René Lioret (Rassemblement national) a également dénoncé une mesure "risquant d'accentuer le renoncement aux soins", avant de remarquer que "dans le même temps, les étrangers en situation irrégulière, euphémisme pour désigner les clandestins, bénéficient des soins 100% gratuits via l'AME".
En ce qui le concerne, le rapporteur général du budget de la Sécurité sociale, Thibault Bazin (Droite républicaine) s'en est remis à la "sagesse" de la commission, tout en faisant valoir que le doublement des montants des franchises médicales, bien que faisant partie "des sous-jacents" du PLFSS, ne figurait pas à proprement parler dans le texte, la mesure devant être appliquée par décret. En la matière, le gouvernement pourrait donc imposer sa décision afin de réaliser, selon ses estimations, une économie de 2,3 milliards d'euros.

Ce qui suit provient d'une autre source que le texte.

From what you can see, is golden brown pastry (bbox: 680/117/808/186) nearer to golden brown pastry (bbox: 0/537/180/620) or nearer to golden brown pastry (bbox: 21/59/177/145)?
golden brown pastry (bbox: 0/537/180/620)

Au terme de ces débats, l'article 18 a été largement rejeté, repoussant à ce stade l'élargissement du champ d'application des franchises aux consultations dentaires et dispositifs médicaux. La discussion aura à nouveau lieu lors de l'examen du budget de la Sécu dans l'hémicycle de l'Assemblée nationale. Et c'est seulement la version finale du PLFSS qui permettra de savoir si la mesure sera appliquée ou abandonnée.